===== DATASET ROWS =====

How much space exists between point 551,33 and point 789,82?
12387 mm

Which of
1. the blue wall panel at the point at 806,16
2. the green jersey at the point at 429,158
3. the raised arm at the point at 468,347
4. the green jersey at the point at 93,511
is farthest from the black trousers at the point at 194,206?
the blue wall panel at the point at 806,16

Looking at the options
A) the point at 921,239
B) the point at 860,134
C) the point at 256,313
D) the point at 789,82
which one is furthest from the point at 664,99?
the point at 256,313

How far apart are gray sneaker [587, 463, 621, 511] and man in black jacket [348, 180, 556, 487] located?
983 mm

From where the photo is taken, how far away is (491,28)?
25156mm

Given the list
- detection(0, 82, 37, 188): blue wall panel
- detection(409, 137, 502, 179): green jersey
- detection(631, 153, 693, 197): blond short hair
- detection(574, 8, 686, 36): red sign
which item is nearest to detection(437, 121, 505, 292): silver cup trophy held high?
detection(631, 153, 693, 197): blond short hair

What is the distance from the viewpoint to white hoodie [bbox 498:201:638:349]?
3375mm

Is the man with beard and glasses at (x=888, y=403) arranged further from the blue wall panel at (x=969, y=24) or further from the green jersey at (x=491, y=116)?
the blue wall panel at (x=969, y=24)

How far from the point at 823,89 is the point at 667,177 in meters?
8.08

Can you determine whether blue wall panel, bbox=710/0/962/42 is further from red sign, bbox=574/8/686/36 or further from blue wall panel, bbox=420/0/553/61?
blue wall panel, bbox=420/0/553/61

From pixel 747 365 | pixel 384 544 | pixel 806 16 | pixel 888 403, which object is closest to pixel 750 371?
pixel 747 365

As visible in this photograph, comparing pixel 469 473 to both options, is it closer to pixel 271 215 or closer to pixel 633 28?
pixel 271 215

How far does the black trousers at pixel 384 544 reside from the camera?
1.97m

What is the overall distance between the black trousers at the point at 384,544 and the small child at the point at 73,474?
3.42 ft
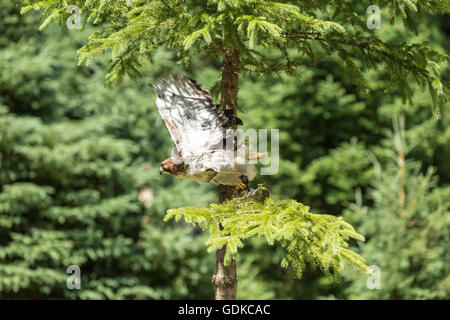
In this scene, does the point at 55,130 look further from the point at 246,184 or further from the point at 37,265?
the point at 246,184

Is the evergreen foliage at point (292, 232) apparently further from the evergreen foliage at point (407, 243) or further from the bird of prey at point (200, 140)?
the evergreen foliage at point (407, 243)

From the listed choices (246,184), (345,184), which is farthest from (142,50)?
(345,184)

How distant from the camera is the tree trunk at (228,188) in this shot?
2.39 metres

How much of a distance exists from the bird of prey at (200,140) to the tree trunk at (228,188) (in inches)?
3.5

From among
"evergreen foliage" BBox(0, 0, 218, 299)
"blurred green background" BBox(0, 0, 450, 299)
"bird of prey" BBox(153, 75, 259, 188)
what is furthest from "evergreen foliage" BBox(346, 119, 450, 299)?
"bird of prey" BBox(153, 75, 259, 188)

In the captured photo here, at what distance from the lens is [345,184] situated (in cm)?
757

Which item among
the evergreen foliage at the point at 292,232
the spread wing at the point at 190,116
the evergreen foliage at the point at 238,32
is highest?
the evergreen foliage at the point at 238,32

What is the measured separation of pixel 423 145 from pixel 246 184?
6183mm

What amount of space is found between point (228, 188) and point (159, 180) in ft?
19.0

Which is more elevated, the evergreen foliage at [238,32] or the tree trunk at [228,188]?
the evergreen foliage at [238,32]

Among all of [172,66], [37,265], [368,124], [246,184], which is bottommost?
[37,265]

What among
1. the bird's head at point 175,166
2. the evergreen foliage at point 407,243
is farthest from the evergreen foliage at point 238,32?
the evergreen foliage at point 407,243

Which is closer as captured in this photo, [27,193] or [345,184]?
[27,193]

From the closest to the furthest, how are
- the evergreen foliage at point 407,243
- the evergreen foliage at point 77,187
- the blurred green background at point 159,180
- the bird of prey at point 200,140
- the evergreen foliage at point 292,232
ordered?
the evergreen foliage at point 292,232 → the bird of prey at point 200,140 → the evergreen foliage at point 407,243 → the blurred green background at point 159,180 → the evergreen foliage at point 77,187
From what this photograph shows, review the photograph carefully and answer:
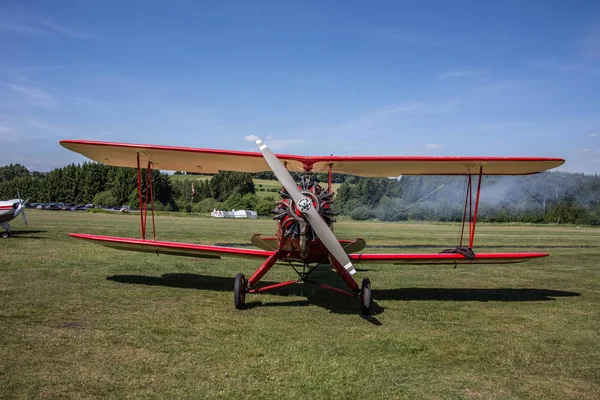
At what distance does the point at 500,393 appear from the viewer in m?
4.59

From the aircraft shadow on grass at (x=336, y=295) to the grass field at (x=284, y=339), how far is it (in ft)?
0.15

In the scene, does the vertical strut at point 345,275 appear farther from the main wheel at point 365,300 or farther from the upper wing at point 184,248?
the upper wing at point 184,248

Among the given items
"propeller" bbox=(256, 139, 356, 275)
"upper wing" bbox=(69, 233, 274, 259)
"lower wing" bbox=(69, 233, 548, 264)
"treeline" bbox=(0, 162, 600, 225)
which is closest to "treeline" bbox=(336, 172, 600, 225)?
"treeline" bbox=(0, 162, 600, 225)

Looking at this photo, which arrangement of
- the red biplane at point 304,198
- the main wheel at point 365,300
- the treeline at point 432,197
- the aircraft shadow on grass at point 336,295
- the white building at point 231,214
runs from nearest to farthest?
the red biplane at point 304,198, the main wheel at point 365,300, the aircraft shadow on grass at point 336,295, the treeline at point 432,197, the white building at point 231,214

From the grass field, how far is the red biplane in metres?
0.82

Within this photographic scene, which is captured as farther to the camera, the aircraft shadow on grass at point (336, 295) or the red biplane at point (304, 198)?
the aircraft shadow on grass at point (336, 295)

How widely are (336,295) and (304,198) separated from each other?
3.42 metres

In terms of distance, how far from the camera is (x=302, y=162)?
29.1 ft

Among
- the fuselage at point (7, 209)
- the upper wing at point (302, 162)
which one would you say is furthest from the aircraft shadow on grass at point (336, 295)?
the fuselage at point (7, 209)

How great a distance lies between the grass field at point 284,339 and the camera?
455 centimetres

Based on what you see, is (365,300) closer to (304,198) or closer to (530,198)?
(304,198)

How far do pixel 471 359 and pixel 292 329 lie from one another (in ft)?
8.10

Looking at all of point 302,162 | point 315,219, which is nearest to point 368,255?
point 302,162

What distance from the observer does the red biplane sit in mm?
7316
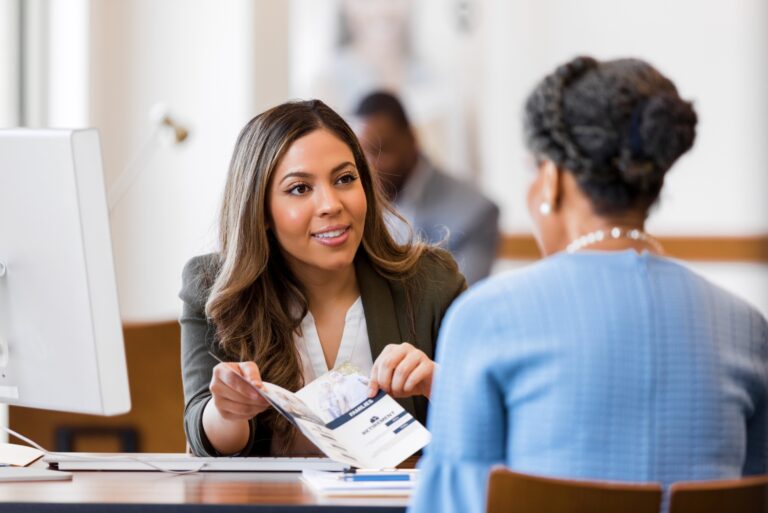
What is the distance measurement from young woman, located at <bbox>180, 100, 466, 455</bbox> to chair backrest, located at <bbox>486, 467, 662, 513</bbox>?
86cm

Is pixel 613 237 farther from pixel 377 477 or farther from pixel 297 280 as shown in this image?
pixel 297 280

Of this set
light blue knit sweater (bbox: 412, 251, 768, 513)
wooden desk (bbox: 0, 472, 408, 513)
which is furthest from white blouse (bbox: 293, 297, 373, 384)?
light blue knit sweater (bbox: 412, 251, 768, 513)

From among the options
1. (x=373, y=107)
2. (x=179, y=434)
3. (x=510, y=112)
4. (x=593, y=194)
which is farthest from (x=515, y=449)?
(x=510, y=112)

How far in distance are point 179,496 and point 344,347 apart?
71cm

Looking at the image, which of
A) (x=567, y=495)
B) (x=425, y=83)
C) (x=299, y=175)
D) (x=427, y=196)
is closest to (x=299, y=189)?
(x=299, y=175)

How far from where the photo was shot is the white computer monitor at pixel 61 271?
152cm

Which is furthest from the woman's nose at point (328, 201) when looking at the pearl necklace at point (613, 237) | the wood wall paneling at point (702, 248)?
the wood wall paneling at point (702, 248)

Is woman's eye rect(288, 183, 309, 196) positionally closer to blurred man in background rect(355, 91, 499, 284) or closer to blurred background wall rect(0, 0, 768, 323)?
blurred man in background rect(355, 91, 499, 284)

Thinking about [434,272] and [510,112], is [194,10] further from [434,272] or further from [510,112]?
[434,272]

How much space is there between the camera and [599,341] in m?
1.34

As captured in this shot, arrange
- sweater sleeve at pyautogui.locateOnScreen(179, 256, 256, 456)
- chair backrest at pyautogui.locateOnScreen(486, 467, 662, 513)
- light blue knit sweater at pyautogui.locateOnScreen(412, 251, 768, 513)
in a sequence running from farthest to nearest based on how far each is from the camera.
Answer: sweater sleeve at pyautogui.locateOnScreen(179, 256, 256, 456), light blue knit sweater at pyautogui.locateOnScreen(412, 251, 768, 513), chair backrest at pyautogui.locateOnScreen(486, 467, 662, 513)

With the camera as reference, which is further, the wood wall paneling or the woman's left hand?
the wood wall paneling

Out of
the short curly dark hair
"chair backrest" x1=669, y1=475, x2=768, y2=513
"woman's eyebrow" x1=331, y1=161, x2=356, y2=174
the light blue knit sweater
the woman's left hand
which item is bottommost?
the woman's left hand

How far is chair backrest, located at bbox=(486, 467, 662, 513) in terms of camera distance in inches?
48.5
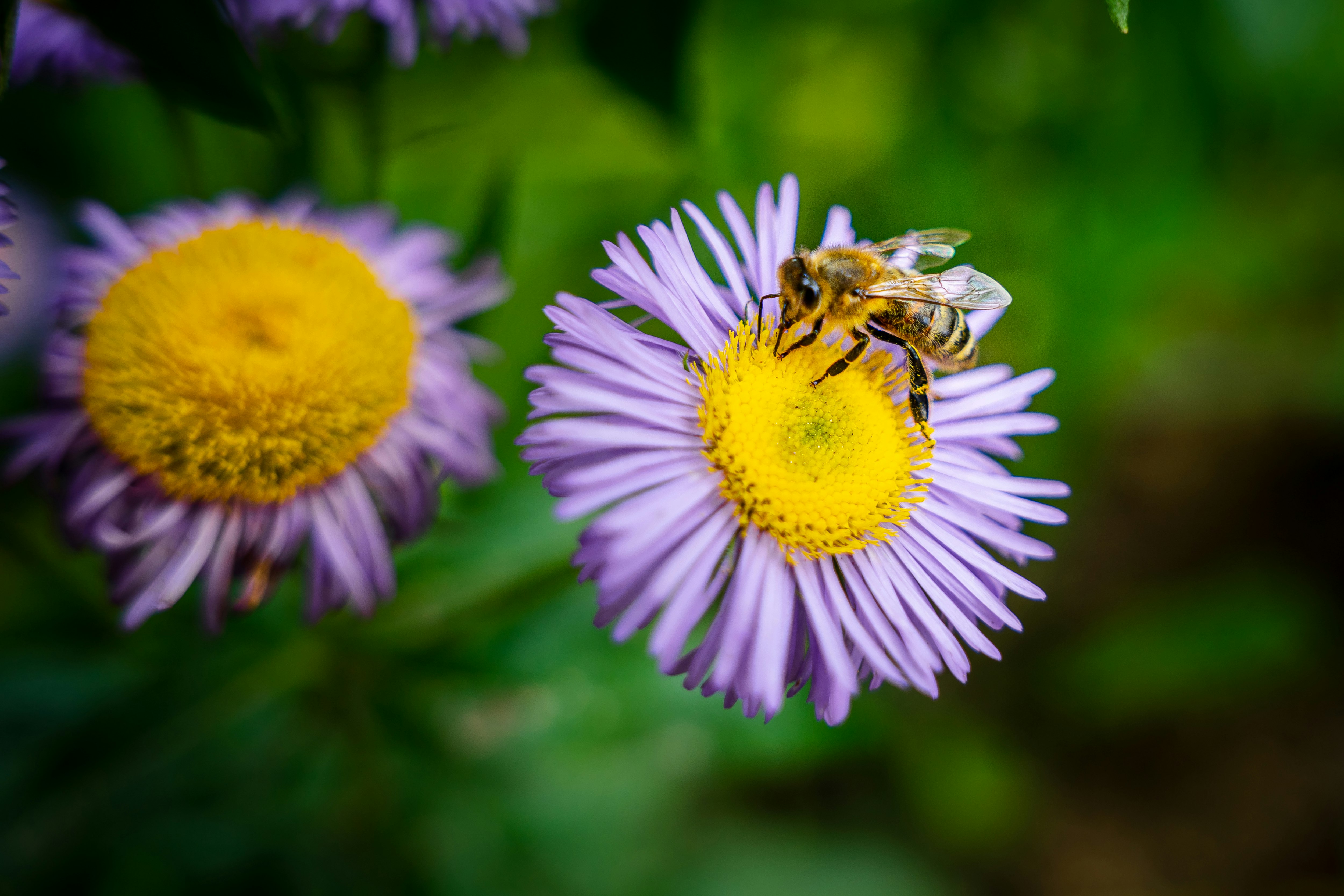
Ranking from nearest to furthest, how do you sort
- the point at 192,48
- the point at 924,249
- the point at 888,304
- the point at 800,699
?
the point at 192,48
the point at 888,304
the point at 924,249
the point at 800,699

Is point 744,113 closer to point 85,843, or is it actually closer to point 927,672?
point 927,672

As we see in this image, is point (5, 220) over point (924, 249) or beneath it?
beneath

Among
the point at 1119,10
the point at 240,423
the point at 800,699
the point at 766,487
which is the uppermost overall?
the point at 1119,10

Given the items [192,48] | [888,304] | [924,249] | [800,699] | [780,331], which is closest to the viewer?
[192,48]

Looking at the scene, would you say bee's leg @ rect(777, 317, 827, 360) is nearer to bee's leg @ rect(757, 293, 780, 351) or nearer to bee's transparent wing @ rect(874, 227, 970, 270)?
bee's leg @ rect(757, 293, 780, 351)

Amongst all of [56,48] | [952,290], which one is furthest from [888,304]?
[56,48]

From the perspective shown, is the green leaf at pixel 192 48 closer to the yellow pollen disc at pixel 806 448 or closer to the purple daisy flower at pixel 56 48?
the yellow pollen disc at pixel 806 448

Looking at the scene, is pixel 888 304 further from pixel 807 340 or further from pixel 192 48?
pixel 192 48
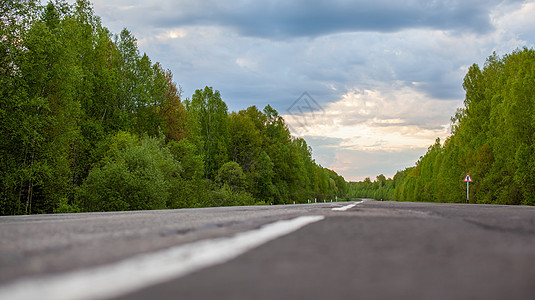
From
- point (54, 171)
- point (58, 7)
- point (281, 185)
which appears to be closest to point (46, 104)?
point (54, 171)

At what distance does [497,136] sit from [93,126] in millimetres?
34833

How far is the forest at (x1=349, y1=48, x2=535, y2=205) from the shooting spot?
30875 millimetres

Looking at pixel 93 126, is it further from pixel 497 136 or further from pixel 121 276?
pixel 497 136

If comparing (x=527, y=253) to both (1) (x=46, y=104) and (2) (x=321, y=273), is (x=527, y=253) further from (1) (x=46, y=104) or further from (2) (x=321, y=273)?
(1) (x=46, y=104)

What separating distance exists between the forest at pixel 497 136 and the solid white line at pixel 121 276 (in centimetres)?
3326

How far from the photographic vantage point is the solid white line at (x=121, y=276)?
2.96 ft

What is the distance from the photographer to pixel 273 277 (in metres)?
1.18

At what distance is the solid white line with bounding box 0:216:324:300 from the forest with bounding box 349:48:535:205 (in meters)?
33.3

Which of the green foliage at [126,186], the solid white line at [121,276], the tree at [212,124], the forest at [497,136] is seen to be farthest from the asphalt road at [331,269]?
the tree at [212,124]

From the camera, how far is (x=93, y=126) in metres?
31.5

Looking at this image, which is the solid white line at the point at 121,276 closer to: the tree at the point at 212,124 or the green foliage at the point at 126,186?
the green foliage at the point at 126,186

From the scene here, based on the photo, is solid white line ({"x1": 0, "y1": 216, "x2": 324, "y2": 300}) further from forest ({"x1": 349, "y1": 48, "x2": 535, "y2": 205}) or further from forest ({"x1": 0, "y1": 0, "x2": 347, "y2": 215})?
forest ({"x1": 349, "y1": 48, "x2": 535, "y2": 205})

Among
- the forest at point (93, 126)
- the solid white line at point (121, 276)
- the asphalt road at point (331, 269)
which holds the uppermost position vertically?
the forest at point (93, 126)

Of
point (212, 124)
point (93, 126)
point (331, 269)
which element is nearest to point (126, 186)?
point (93, 126)
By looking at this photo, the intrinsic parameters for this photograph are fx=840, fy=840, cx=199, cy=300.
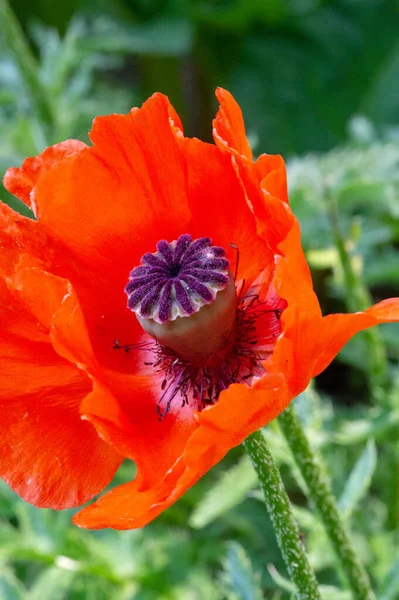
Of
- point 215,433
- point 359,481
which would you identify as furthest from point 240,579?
point 215,433

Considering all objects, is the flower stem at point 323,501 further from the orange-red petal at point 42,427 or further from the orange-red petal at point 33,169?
the orange-red petal at point 33,169

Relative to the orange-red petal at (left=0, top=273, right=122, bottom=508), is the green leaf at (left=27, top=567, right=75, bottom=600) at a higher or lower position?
lower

=====

▶ _TO DO_
All lines from the one holding "By looking at" to the end of the listing above need to be duplicated exactly. None of the pictures should be included.

▶ _OUTPUT OF THE TASK_
By looking at this photo, the intrinsic parameters for this photograph are fx=840, fy=840, cx=199, cy=300.
Of
- point 215,433
- point 359,481
which would you identify as furthest from point 240,579?
point 215,433

Considering all objects, is the flower stem at point 323,501 further from the orange-red petal at point 42,427 or further from the orange-red petal at point 33,169?
the orange-red petal at point 33,169

Relative to the orange-red petal at (left=0, top=273, right=122, bottom=508), is the green leaf at (left=27, top=567, right=75, bottom=600) at a higher or lower position?
lower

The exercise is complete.